+++ The records

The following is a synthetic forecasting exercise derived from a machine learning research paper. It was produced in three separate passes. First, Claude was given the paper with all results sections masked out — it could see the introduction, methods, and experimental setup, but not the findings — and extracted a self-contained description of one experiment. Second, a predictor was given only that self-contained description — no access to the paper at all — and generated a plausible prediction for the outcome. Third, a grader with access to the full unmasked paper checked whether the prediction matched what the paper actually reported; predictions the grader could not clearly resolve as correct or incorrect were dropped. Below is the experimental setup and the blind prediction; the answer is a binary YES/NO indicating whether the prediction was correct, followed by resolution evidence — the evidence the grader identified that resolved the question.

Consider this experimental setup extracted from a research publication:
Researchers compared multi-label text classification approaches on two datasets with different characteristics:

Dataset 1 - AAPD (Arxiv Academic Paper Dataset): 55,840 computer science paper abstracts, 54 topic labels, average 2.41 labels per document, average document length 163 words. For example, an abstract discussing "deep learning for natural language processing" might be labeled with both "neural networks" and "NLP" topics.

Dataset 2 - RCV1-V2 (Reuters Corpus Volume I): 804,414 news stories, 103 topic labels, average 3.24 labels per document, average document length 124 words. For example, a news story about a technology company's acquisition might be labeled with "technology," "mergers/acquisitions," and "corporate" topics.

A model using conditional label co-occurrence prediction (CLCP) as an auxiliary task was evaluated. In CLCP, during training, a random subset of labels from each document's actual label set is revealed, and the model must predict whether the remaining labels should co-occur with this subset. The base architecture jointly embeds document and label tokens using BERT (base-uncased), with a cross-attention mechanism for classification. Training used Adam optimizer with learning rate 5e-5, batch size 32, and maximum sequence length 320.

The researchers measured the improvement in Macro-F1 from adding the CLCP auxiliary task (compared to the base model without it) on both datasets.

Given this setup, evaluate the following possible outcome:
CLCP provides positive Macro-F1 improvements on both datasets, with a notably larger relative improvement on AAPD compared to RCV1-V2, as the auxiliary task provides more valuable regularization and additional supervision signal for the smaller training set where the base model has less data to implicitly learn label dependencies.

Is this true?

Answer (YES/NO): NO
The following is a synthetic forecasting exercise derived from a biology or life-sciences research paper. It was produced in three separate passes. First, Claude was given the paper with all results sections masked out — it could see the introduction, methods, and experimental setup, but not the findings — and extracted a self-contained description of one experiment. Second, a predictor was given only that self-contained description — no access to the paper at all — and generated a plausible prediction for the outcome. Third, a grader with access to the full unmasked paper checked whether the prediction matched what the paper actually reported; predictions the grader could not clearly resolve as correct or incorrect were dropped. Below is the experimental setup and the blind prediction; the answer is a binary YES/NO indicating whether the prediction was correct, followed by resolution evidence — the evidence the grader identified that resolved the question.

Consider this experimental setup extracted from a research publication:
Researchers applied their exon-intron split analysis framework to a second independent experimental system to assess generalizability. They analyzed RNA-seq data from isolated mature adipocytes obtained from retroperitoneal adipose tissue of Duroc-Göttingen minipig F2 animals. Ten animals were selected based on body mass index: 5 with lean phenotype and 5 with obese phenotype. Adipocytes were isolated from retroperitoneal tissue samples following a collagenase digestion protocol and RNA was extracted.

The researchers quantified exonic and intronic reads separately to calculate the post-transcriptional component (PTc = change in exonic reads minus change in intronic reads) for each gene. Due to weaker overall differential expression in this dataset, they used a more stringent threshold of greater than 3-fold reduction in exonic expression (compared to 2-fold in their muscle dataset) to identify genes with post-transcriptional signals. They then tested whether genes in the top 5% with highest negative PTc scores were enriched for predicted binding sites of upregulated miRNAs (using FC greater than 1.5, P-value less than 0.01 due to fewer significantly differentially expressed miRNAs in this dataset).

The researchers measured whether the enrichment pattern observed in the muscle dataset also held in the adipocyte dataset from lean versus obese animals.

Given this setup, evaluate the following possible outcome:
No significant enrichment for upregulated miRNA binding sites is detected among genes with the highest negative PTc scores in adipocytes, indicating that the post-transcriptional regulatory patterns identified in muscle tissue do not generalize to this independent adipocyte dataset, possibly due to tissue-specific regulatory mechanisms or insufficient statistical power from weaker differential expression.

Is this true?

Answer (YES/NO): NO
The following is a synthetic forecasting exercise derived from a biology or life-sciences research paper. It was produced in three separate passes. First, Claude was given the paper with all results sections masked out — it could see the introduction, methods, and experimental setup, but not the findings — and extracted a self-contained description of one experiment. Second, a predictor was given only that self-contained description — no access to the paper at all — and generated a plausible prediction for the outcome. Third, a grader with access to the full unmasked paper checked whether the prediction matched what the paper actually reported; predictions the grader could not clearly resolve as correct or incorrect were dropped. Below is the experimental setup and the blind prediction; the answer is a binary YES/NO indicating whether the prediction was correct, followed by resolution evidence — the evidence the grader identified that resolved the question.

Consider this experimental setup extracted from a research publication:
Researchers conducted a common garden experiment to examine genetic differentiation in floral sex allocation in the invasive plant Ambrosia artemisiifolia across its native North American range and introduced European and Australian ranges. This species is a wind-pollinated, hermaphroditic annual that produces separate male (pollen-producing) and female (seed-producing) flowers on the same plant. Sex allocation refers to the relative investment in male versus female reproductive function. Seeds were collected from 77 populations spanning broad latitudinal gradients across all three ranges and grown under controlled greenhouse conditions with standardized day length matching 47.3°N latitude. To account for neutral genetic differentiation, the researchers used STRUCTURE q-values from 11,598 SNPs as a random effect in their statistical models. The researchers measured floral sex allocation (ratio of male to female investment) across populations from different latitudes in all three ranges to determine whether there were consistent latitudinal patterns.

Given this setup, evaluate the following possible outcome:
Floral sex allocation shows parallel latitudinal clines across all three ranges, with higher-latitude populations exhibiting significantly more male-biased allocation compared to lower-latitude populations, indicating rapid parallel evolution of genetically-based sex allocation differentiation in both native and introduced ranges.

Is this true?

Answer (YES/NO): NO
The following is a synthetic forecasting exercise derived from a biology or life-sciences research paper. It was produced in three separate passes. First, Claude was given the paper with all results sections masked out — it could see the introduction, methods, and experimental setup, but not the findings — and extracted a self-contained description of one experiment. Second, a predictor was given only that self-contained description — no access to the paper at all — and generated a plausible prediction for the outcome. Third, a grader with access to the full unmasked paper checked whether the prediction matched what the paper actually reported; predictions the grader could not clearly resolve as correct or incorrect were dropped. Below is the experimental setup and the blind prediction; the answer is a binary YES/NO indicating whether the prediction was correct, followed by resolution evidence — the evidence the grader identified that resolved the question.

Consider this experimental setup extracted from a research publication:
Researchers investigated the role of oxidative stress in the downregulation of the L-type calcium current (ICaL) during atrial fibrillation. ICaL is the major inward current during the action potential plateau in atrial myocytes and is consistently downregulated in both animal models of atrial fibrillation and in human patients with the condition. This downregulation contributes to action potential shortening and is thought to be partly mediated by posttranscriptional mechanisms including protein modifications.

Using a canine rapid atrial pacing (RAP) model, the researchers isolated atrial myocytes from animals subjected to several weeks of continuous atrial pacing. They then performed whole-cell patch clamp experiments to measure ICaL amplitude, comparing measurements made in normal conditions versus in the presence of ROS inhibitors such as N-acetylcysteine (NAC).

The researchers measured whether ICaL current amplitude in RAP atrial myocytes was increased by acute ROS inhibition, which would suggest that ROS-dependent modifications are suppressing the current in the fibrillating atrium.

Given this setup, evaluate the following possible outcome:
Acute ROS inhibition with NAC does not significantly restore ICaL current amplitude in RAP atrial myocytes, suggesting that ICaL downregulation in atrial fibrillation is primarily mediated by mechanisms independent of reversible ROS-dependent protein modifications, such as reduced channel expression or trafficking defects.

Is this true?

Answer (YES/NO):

++++++

*Problem details*: All of the data shown above must be copied exactly.

*The completed task*:
The following is a synthetic forecasting exercise derived from a machine learning research paper. It was produced in three separate passes. First, Claude was given the paper with all results sections masked out — it could see the introduction, methods, and experimental setup, but not the findings — and extracted a self-contained description of one experiment. Second, a predictor was given only that self-contained description — no access to the paper at all — and generated a plausible prediction for the outcome. Third, a grader with access to the full unmasked paper checked whether the prediction matched what the paper actually reported; predictions the grader could not clearly resolve as correct or incorrect were dropped. Below is the experimental setup and the blind prediction; the answer is a binary YES/NO indicating whether the prediction was correct, followed by resolution evidence — the evidence the grader identified that resolved the question.

Consider this experimental setup extracted from a research publication:
Researchers compared multi-label text classification approaches on two datasets with different characteristics:

Dataset 1 - AAPD (Arxiv Academic Paper Dataset): 55,840 computer science paper abstracts, 54 topic labels, average 2.41 labels per document, average document length 163 words. For example, an abstract discussing "deep learning for natural language processing" might be labeled with both "neural networks" and "NLP" topics.

Dataset 2 - RCV1-V2 (Reuters Corpus Volume I): 804,414 news stories, 103 topic labels, average 3.24 labels per document, average document length 124 words. For example, a news story about a technology company's acquisition might be labeled with "technology," "mergers/acquisitions," and "corporate" topics.

A model using conditional label co-occurrence prediction (CLCP) as an auxiliary task was evaluated. In CLCP, during training, a random subset of labels from each document's actual label set is revealed, and the model must predict whether the remaining labels should co-occur with this subset. The base architecture jointly embeds document and label tokens using BERT (base-uncased), with a cross-attention mechanism for classification. Training used Adam optimizer with learning rate 5e-5, batch size 32, and maximum sequence length 320.

The researchers measured the improvement in Macro-F1 from adding the CLCP auxiliary task (compared to the base model without it) on both datasets.

Given this setup, evaluate the following possible outcome:
CLCP provides positive Macro-F1 improvements on both datasets, with a notably larger relative improvement on AAPD compared to RCV1-V2, as the auxiliary task provides more valuable regularization and additional supervision signal for the smaller training set where the base model has less data to implicitly learn label dependencies.

Is this true?

Answer (YES/NO): NO
The following is a synthetic forecasting exercise derived from a biology or life-sciences research paper. It was produced in three separate passes. First, Claude was given the paper with all results sections masked out — it could see the introduction, methods, and experimental setup, but not the findings — and extracted a self-contained description of one experiment. Second, a predictor was given only that self-contained description — no access to the paper at all — and generated a plausible prediction for the outcome. Third, a grader with access to the full unmasked paper checked whether the prediction matched what the paper actually reported; predictions the grader could not clearly resolve as correct or incorrect were dropped. Below is the experimental setup and the blind prediction; the answer is a binary YES/NO indicating whether the prediction was correct, followed by resolution evidence — the evidence the grader identified that resolved the question.

Consider this experimental setup extracted from a research publication:
Researchers applied their exon-intron split analysis framework to a second independent experimental system to assess generalizability. They analyzed RNA-seq data from isolated mature adipocytes obtained from retroperitoneal adipose tissue of Duroc-Göttingen minipig F2 animals. Ten animals were selected based on body mass index: 5 with lean phenotype and 5 with obese phenotype. Adipocytes were isolated from retroperitoneal tissue samples following a collagenase digestion protocol and RNA was extracted.

The researchers quantified exonic and intronic reads separately to calculate the post-transcriptional component (PTc = change in exonic reads minus change in intronic reads) for each gene. Due to weaker overall differential expression in this dataset, they used a more stringent threshold of greater than 3-fold reduction in exonic expression (compared to 2-fold in their muscle dataset) to identify genes with post-transcriptional signals. They then tested whether genes in the top 5% with highest negative PTc scores were enriched for predicted binding sites of upregulated miRNAs (using FC greater than 1.5, P-value less than 0.01 due to fewer significantly differentially expressed miRNAs in this dataset).

The researchers measured whether the enrichment pattern observed in the muscle dataset also held in the adipocyte dataset from lean versus obese animals.

Given this setup, evaluate the following possible outcome:
No significant enrichment for upregulated miRNA binding sites is detected among genes with the highest negative PTc scores in adipocytes, indicating that the post-transcriptional regulatory patterns identified in muscle tissue do not generalize to this independent adipocyte dataset, possibly due to tissue-specific regulatory mechanisms or insufficient statistical power from weaker differential expression.

Is this true?

Answer (YES/NO): NO
The following is a synthetic forecasting exercise derived from a biology or life-sciences research paper. It was produced in three separate passes. First, Claude was given the paper with all results sections masked out — it could see the introduction, methods, and experimental setup, but not the findings — and extracted a self-contained description of one experiment. Second, a predictor was given only that self-contained description — no access to the paper at all — and generated a plausible prediction for the outcome. Third, a grader with access to the full unmasked paper checked whether the prediction matched what the paper actually reported; predictions the grader could not clearly resolve as correct or incorrect were dropped. Below is the experimental setup and the blind prediction; the answer is a binary YES/NO indicating whether the prediction was correct, followed by resolution evidence — the evidence the grader identified that resolved the question.

Consider this experimental setup extracted from a research publication:
Researchers conducted a common garden experiment to examine genetic differentiation in floral sex allocation in the invasive plant Ambrosia artemisiifolia across its native North American range and introduced European and Australian ranges. This species is a wind-pollinated, hermaphroditic annual that produces separate male (pollen-producing) and female (seed-producing) flowers on the same plant. Sex allocation refers to the relative investment in male versus female reproductive function. Seeds were collected from 77 populations spanning broad latitudinal gradients across all three ranges and grown under controlled greenhouse conditions with standardized day length matching 47.3°N latitude. To account for neutral genetic differentiation, the researchers used STRUCTURE q-values from 11,598 SNPs as a random effect in their statistical models. The researchers measured floral sex allocation (ratio of male to female investment) across populations from different latitudes in all three ranges to determine whether there were consistent latitudinal patterns.

Given this setup, evaluate the following possible outcome:
Floral sex allocation shows parallel latitudinal clines across all three ranges, with higher-latitude populations exhibiting significantly more male-biased allocation compared to lower-latitude populations, indicating rapid parallel evolution of genetically-based sex allocation differentiation in both native and introduced ranges.

Is this true?

Answer (YES/NO): NO
The following is a synthetic forecasting exercise derived from a biology or life-sciences research paper. It was produced in three separate passes. First, Claude was given the paper with all results sections masked out — it could see the introduction, methods, and experimental setup, but not the findings — and extracted a self-contained description of one experiment. Second, a predictor was given only that self-contained description — no access to the paper at all — and generated a plausible prediction for the outcome. Third, a grader with access to the full unmasked paper checked whether the prediction matched what the paper actually reported; predictions the grader could not clearly resolve as correct or incorrect were dropped. Below is the experimental setup and the blind prediction; the answer is a binary YES/NO indicating whether the prediction was correct, followed by resolution evidence — the evidence the grader identified that resolved the question.

Consider this experimental setup extracted from a research publication:
Researchers investigated the role of oxidative stress in the downregulation of the L-type calcium current (ICaL) during atrial fibrillation. ICaL is the major inward current during the action potential plateau in atrial myocytes and is consistently downregulated in both animal models of atrial fibrillation and in human patients with the condition. This downregulation contributes to action potential shortening and is thought to be partly mediated by posttranscriptional mechanisms including protein modifications.

Using a canine rapid atrial pacing (RAP) model, the researchers isolated atrial myocytes from animals subjected to several weeks of continuous atrial pacing. They then performed whole-cell patch clamp experiments to measure ICaL amplitude, comparing measurements made in normal conditions versus in the presence of ROS inhibitors such as N-acetylcysteine (NAC).

The researchers measured whether ICaL current amplitude in RAP atrial myocytes was increased by acute ROS inhibition, which would suggest that ROS-dependent modifications are suppressing the current in the fibrillating atrium.

Given this setup, evaluate the following possible outcome:
Acute ROS inhibition with NAC does not significantly restore ICaL current amplitude in RAP atrial myocytes, suggesting that ICaL downregulation in atrial fibrillation is primarily mediated by mechanisms independent of reversible ROS-dependent protein modifications, such as reduced channel expression or trafficking defects.

Is this true?

Answer (YES/NO):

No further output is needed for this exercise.